International Engineered Timber Construction (IETC) comprises six companies from northern Germany – Schmees & Lühn, Ing-Holzbau Cordes, Sieveke, Alfred Brockhaus, Holzbau Hunold and Fritz Kathe & Sohn.

The scope of the union is to enter the international market with its timber engineering construction capacities and participate in big projects – something the companies would not have managed on their own. Together, they form a workforce of more than 200 workers.

The UK is one of the markets where IETC is looking to raise its profile. It introduced itself to the UK construction industry at the last Interbuild and 100% Detail to showcase its capabilities.

“It was worthwhile being present in both these fairs,” said Josef Schmees, IETC managing partner. “All the contacts that we are maintaining today have originated there.

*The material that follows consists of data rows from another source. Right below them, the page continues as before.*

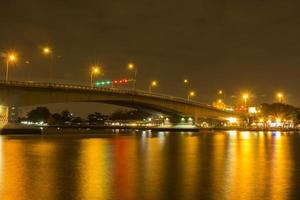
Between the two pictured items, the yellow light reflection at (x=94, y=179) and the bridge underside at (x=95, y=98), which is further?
the bridge underside at (x=95, y=98)

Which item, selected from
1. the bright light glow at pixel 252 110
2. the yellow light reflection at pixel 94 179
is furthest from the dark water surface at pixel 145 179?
the bright light glow at pixel 252 110

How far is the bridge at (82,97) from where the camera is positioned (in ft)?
218

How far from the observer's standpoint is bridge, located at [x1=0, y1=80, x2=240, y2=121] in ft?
218

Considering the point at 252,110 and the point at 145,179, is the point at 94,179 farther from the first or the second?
the point at 252,110

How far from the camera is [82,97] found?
79750mm

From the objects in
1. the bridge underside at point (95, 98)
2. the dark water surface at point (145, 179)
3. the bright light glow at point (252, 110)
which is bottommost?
the dark water surface at point (145, 179)

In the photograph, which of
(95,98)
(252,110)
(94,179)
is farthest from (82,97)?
(252,110)

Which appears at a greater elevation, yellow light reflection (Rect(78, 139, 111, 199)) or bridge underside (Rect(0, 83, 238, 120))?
bridge underside (Rect(0, 83, 238, 120))

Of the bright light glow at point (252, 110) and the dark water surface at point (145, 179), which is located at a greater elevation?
the bright light glow at point (252, 110)

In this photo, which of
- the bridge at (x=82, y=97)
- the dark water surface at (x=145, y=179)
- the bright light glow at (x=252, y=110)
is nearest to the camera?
the dark water surface at (x=145, y=179)

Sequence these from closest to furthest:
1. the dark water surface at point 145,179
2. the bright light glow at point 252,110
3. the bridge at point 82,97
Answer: the dark water surface at point 145,179 < the bridge at point 82,97 < the bright light glow at point 252,110

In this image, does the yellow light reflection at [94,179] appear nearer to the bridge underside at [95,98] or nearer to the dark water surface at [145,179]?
the dark water surface at [145,179]

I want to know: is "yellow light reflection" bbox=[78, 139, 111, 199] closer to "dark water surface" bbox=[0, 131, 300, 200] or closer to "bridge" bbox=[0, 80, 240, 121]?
"dark water surface" bbox=[0, 131, 300, 200]

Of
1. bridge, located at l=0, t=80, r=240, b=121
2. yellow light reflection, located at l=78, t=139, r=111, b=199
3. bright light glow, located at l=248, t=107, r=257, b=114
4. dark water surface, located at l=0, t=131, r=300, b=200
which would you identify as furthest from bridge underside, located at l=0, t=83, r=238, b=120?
yellow light reflection, located at l=78, t=139, r=111, b=199
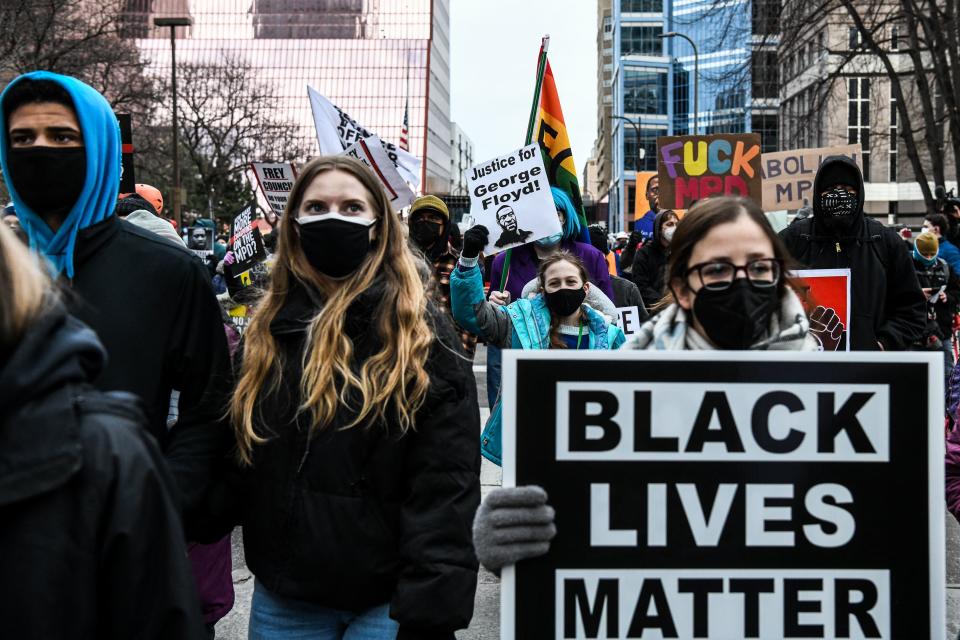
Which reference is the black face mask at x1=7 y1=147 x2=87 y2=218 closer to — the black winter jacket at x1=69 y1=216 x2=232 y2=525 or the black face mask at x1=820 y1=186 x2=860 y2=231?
the black winter jacket at x1=69 y1=216 x2=232 y2=525

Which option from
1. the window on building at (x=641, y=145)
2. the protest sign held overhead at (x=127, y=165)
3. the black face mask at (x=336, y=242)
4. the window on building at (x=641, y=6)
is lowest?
the black face mask at (x=336, y=242)

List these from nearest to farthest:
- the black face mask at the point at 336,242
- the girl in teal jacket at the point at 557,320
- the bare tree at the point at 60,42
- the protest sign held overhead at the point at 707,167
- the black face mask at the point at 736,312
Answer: the black face mask at the point at 736,312 → the black face mask at the point at 336,242 → the girl in teal jacket at the point at 557,320 → the protest sign held overhead at the point at 707,167 → the bare tree at the point at 60,42

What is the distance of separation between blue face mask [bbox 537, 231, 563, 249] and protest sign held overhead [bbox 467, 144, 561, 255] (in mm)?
45

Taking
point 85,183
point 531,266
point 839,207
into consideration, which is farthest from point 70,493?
point 531,266

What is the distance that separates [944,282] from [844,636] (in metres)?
9.25

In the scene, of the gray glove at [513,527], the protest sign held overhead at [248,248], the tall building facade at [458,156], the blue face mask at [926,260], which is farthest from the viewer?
the tall building facade at [458,156]

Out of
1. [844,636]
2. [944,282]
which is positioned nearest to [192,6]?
[944,282]

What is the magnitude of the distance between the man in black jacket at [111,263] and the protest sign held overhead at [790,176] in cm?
1039

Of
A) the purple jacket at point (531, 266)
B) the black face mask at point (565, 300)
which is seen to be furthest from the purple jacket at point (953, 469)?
the purple jacket at point (531, 266)

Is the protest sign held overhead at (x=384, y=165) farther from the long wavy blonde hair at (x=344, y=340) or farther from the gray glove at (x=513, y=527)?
the gray glove at (x=513, y=527)

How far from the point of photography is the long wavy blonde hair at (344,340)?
253cm

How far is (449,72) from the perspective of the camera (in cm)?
14125

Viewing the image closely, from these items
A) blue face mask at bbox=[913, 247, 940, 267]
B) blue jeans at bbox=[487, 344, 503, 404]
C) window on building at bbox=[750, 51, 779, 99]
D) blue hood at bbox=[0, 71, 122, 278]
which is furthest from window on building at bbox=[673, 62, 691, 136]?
blue hood at bbox=[0, 71, 122, 278]

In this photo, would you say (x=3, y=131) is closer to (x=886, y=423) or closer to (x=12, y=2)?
(x=886, y=423)
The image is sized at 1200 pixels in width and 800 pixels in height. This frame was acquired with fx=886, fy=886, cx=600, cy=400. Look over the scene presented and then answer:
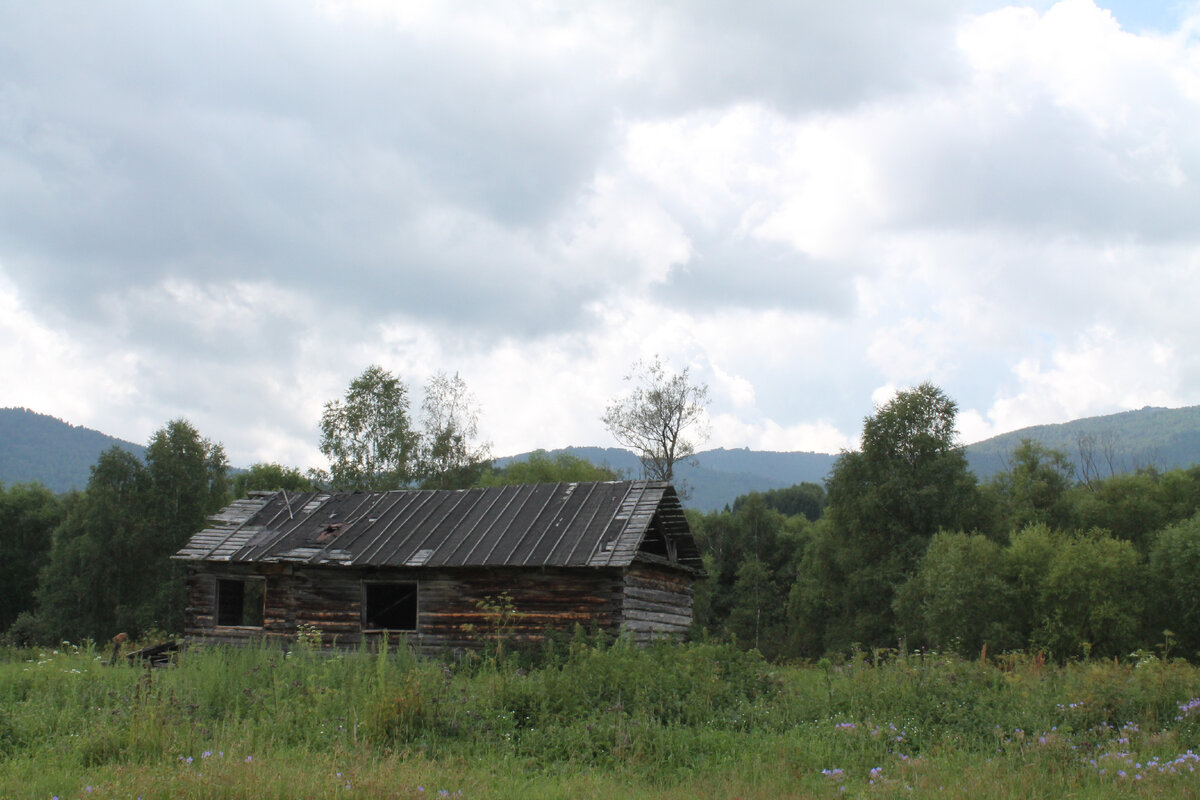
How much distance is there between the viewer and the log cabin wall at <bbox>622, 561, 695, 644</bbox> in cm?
1988

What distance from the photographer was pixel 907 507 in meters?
36.4

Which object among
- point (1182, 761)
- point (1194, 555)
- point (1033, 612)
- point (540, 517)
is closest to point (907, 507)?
point (1033, 612)

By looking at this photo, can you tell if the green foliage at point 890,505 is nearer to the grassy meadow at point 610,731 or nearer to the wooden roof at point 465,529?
the wooden roof at point 465,529

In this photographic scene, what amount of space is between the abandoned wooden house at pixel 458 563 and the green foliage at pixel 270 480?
2769 cm

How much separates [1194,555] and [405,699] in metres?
32.5

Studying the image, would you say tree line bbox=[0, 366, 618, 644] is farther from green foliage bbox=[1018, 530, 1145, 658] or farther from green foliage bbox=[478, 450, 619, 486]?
green foliage bbox=[1018, 530, 1145, 658]

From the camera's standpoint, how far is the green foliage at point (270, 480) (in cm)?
5084

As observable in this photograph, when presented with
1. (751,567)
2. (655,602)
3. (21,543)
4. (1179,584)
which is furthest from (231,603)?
(751,567)

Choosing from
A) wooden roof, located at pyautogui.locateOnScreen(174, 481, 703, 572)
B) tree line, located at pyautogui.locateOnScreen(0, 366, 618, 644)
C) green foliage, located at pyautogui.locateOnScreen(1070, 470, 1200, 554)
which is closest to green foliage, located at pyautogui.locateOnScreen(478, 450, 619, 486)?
tree line, located at pyautogui.locateOnScreen(0, 366, 618, 644)

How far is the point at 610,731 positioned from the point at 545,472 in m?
37.5

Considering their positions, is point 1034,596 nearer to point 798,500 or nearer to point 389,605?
point 389,605

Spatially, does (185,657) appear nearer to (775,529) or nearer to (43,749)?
(43,749)

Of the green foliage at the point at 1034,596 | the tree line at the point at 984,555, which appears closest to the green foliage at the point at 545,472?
the tree line at the point at 984,555

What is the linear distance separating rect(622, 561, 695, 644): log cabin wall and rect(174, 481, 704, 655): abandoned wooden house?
4 centimetres
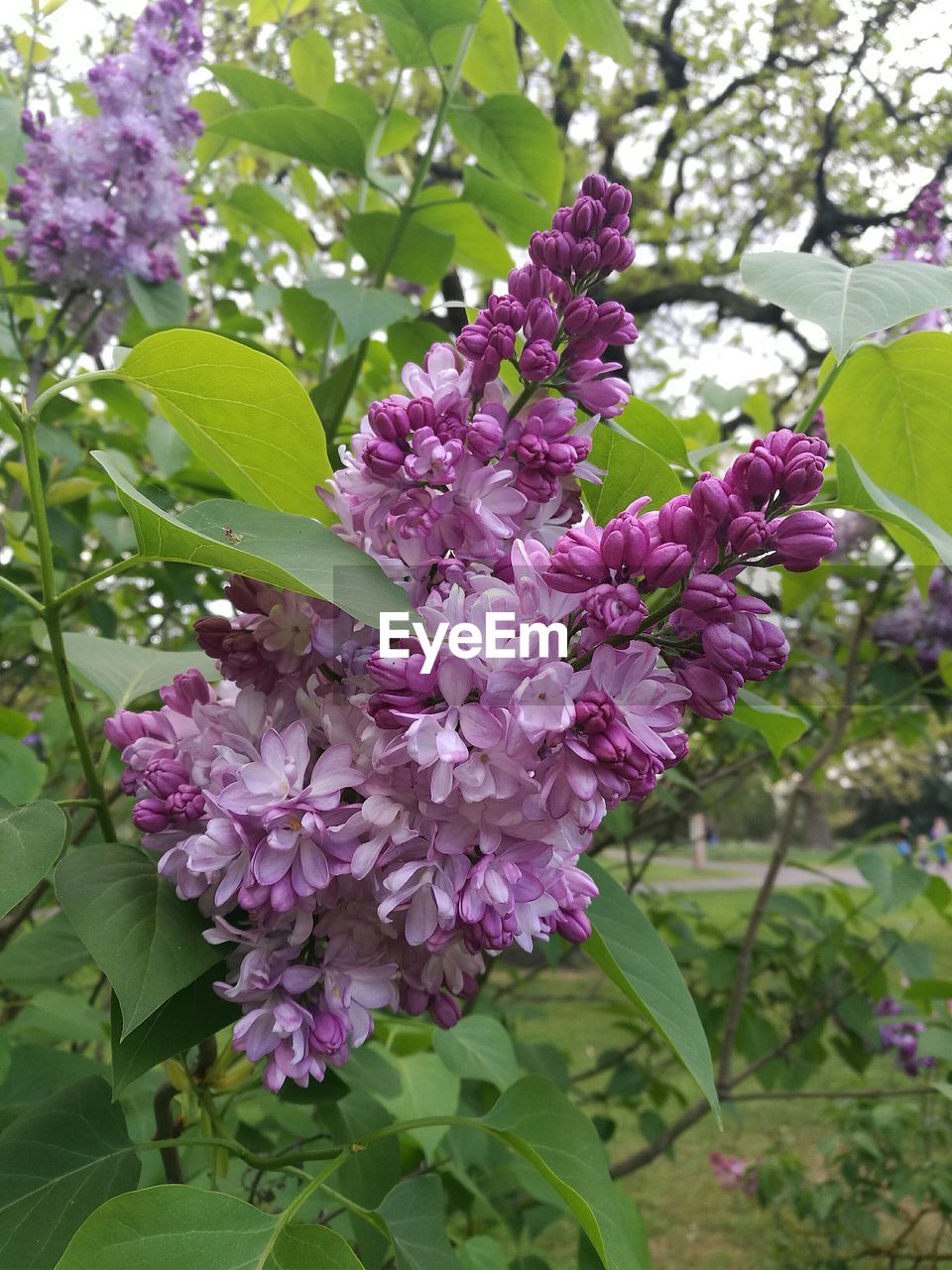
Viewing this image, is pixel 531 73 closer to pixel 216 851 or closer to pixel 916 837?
pixel 916 837

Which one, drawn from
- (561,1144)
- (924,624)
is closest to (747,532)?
(561,1144)

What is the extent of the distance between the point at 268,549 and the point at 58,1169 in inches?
18.6

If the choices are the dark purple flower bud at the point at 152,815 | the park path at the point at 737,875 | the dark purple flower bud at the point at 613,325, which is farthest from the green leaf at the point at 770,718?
the park path at the point at 737,875

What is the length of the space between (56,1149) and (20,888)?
262 mm

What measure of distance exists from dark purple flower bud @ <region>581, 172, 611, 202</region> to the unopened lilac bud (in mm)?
73

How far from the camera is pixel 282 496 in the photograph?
0.69m

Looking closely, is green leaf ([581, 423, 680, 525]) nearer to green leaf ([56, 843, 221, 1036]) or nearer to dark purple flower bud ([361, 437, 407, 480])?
dark purple flower bud ([361, 437, 407, 480])

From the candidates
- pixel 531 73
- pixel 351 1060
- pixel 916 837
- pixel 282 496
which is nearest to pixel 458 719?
pixel 282 496

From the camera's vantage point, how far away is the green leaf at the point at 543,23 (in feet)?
4.34

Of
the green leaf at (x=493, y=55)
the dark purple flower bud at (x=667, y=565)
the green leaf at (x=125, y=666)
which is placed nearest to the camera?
the dark purple flower bud at (x=667, y=565)

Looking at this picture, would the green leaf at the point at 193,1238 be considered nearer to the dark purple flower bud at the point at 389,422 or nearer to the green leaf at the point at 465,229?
the dark purple flower bud at the point at 389,422

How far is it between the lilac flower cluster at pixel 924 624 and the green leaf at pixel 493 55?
142 centimetres

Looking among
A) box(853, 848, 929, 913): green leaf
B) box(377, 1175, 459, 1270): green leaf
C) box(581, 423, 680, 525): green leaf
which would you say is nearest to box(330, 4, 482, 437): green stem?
box(581, 423, 680, 525): green leaf

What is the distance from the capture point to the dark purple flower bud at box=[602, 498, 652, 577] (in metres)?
0.52
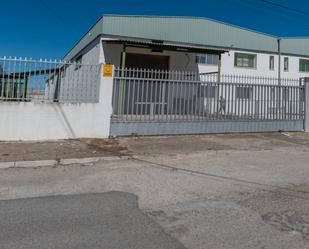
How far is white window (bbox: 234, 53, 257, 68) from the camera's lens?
22.9 m

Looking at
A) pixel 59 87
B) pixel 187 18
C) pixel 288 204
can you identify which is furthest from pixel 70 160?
pixel 187 18

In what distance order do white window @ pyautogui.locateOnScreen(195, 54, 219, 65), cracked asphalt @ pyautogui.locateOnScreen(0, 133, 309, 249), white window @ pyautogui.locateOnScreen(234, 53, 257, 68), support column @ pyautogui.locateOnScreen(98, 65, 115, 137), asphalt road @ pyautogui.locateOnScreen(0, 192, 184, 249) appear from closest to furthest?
asphalt road @ pyautogui.locateOnScreen(0, 192, 184, 249), cracked asphalt @ pyautogui.locateOnScreen(0, 133, 309, 249), support column @ pyautogui.locateOnScreen(98, 65, 115, 137), white window @ pyautogui.locateOnScreen(195, 54, 219, 65), white window @ pyautogui.locateOnScreen(234, 53, 257, 68)

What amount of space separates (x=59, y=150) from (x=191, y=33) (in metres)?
14.8

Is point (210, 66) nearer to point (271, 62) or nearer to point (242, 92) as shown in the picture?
point (271, 62)

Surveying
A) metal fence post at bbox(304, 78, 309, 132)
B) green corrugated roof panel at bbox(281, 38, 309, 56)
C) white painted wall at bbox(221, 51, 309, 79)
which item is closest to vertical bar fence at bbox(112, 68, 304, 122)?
metal fence post at bbox(304, 78, 309, 132)

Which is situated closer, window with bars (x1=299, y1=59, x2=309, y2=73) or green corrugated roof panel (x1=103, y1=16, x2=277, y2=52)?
green corrugated roof panel (x1=103, y1=16, x2=277, y2=52)

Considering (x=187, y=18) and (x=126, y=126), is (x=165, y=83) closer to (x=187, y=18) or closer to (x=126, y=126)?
(x=126, y=126)

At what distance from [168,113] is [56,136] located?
4181 millimetres

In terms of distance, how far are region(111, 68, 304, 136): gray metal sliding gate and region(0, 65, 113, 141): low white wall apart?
0.45 m

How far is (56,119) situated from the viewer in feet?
32.8

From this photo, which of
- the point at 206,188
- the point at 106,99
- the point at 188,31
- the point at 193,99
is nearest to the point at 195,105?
the point at 193,99

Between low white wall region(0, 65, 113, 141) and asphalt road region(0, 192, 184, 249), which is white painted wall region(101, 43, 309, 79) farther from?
asphalt road region(0, 192, 184, 249)

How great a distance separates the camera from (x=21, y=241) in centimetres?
335

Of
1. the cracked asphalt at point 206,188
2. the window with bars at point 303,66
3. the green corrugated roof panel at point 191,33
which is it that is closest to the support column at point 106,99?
the cracked asphalt at point 206,188
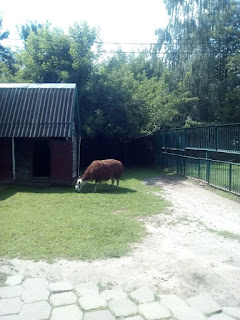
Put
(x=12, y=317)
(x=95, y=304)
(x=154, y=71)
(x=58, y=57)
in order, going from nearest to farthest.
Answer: (x=12, y=317)
(x=95, y=304)
(x=58, y=57)
(x=154, y=71)

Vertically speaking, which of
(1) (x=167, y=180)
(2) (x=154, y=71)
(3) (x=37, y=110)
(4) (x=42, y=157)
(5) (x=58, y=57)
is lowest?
(1) (x=167, y=180)

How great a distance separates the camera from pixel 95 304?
3336 mm

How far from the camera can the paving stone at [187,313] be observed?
312 cm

We have proof that high-performance timber companies such as those united under IETC are in demand in England.”

He added that IETC had also held meetings with architectural practices in London.

Production capabilities

The production capabilities of IETC includes buildings of all sizes, bridges, roof supporting structures and specialised projects such as Scandinavia’s longest and highest wooden rollercoaster Balder in Sweden, or Hannover’s massive exposition roof – the defining feature of the city’s exhibition fairgrounds and always a head-turner during the Ligna exhibition.

The group’s servics include consulting, planning, consotruction, manufacturing, transport, installation and inspection.

A recent project includes a 100m-long Pylonbridge in wood and metal in Poland, while an exhibition hall in the shape of a gecko in Dülmen for a high-class sports cars manufacturer is being built.

Ing-Holzbau Cordes has completed some unusual jobs, including a wooden Trojan horse, while Schmees & Lühn’s projects have included jetties and pontoons, climate towers and suspended bridges, and Fritz Kathe & Sohn has completed Chinese-style pagoda structures, bridges and houses.

Sieveke’s capabilities extend to engineering projects using glulam, while Brockhaus is a timber house specialist and Holzbau Hunold offers a variety of timber engineering services.

“We are trying to get into the English market,” said André Brockhaus, director at Brockhaus. “I think the UK is the best market for IETC. We want to erect houses and engineered roofs.”

Mr Brockhaus said many smaller German companies had the technical knowledge to take on international work but not the organisational capability, hence the need for a union.

Organisational abilities

“Individually, we could do projects of around €1m but together we can do larger projects of around €7-8m. This scale is not possible by one company. Together we can compete with the bigger German construction companies,” he said.

The companies still complete their own individual projects, but under the IETC banner they operate a common quotation system for contracts based on the same computer server. Thus, simultaneous incoming orders which might exceed the maximum capacity of a single company can now be handled.